What is needed is an exact copy of every record below.

Stored items
· · · · ·
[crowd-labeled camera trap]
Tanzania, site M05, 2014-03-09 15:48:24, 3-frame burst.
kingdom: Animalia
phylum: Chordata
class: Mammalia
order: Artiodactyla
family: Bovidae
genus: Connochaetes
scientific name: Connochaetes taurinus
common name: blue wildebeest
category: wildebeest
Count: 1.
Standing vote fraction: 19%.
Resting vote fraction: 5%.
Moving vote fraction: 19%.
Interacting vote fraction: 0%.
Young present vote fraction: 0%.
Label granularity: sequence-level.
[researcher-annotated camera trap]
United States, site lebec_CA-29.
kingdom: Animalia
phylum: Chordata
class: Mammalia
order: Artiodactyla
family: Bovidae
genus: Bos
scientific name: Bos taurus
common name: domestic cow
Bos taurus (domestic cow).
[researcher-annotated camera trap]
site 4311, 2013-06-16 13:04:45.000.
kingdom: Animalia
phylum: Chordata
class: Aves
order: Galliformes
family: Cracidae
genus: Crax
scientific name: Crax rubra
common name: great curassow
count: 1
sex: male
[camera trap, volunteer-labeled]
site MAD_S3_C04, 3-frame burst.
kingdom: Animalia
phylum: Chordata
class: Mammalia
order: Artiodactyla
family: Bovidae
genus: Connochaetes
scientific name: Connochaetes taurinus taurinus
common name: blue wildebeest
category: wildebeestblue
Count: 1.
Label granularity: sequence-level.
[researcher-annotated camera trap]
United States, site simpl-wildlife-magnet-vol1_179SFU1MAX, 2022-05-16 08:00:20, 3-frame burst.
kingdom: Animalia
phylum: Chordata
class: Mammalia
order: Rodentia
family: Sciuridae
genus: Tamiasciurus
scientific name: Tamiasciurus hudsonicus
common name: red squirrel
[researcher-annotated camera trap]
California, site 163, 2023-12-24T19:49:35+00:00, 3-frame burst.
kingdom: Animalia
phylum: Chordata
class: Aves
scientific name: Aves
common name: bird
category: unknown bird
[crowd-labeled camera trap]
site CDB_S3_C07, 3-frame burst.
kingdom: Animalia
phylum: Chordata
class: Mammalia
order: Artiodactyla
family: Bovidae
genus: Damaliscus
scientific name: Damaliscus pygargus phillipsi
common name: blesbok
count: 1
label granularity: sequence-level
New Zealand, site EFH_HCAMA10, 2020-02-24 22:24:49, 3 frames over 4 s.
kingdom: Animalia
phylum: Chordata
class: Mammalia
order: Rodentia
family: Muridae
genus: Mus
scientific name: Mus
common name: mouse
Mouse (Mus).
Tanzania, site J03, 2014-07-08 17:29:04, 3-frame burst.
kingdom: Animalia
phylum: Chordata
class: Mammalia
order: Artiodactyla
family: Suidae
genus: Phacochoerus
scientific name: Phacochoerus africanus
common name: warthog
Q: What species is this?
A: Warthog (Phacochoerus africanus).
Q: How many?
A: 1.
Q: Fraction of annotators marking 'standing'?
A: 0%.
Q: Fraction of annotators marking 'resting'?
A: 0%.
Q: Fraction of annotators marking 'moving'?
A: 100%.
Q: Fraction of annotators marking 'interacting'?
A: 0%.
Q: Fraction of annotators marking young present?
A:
· · · · ·
- **EXERCISE SOLUTION**:
[crowd-labeled camera trap]
Tanzania, site M05, 2014-03-09 15:48:24, 3-frame burst.
kingdom: Animalia
phylum: Chordata
class: Mammalia
order: Artiodactyla
family: Bovidae
genus: Connochaetes
scientific name: Connochaetes taurinus
common name: blue wildebeest
category: wildebeest
Count: 1.
Standing vote fraction: 19%.
Resting vote fraction: 5%.
Moving vote fraction: 19%.
Interacting vote fraction: 0%.
Young present vote fraction: 0%.
Label granularity: sequence-level.
[researcher-annotated camera trap]
United States, site lebec_CA-29.
kingdom: Animalia
phylum: Chordata
class: Mammalia
order: Artiodactyla
family: Bovidae
genus: Bos
scientific name: Bos taurus
common name: domestic cow
Bos taurus (domestic cow).
[researcher-annotated camera trap]
site 4311, 2013-06-16 13:04:45.000.
kingdom: Animalia
phylum: Chordata
class: Aves
order: Galliformes
family: Cracidae
genus: Crax
scientific name: Crax rubra
common name: great curassow
count: 1
sex: male
[camera trap, volunteer-labeled]
site MAD_S3_C04, 3-frame burst.
kingdom: Animalia
phylum: Chordata
class: Mammalia
order: Artiodactyla
family: Bovidae
genus: Connochaetes
scientific name: Connochaetes taurinus taurinus
common name: blue wildebeest
category: wildebeestblue
Count: 1.
Label granularity: sequence-level.
[researcher-annotated camera trap]
United States, site simpl-wildlife-magnet-vol1_179SFU1MAX, 2022-05-16 08:00:20, 3-frame burst.
kingdom: Animalia
phylum: Chordata
class: Mammalia
order: Rodentia
family: Sciuridae
genus: Tamiasciurus
scientific name: Tamiasciurus hudsonicus
common name: red squirrel
[researcher-annotated camera trap]
California, site 163, 2023-12-24T19:49:35+00:00, 3-frame burst.
kingdom: Animalia
phylum: Chordata
class: Aves
scientific name: Aves
common name: bird
category: unknown bird
[crowd-labeled camera trap]
site CDB_S3_C07, 3-frame burst.
kingdom: Animalia
phylum: Chordata
class: Mammalia
order: Artiodactyla
family: Bovidae
genus: Damaliscus
scientific name: Damaliscus pygargus phillipsi
common name: blesbok
count: 1
label granularity: sequence-level
New Zealand, site EFH_HCAMA10, 2020-02-24 22:24:49, 3 frames over 4 s.
kingdom: Animalia
phylum: Chordata
class: Mammalia
order: Rodentia
family: Muridae
genus: Mus
scientific name: Mus
common name: mouse
Mouse (Mus).
Tanzania, site J03, 2014-07-08 17:29:04, 3-frame burst.
kingdom: Animalia
phylum: Chordata
class: Mammalia
order: Artiodactyla
family: Suidae
genus: Phacochoerus
scientific name: Phacochoerus africanus
common name: warthog
Q: What species is this?
A: Warthog (Phacochoerus africanus).
Q: How many?
A: 1.
Q: Fraction of annotators marking 'standing'?
A: 0%.
Q: Fraction of annotators marking 'resting'?
A: 0%.
Q: Fraction of annotators marking 'moving'?
A: 100%.
Q: Fraction of annotators marking 'interacting'?
A: 0%.
Q: Fraction of annotators marking young present?
A:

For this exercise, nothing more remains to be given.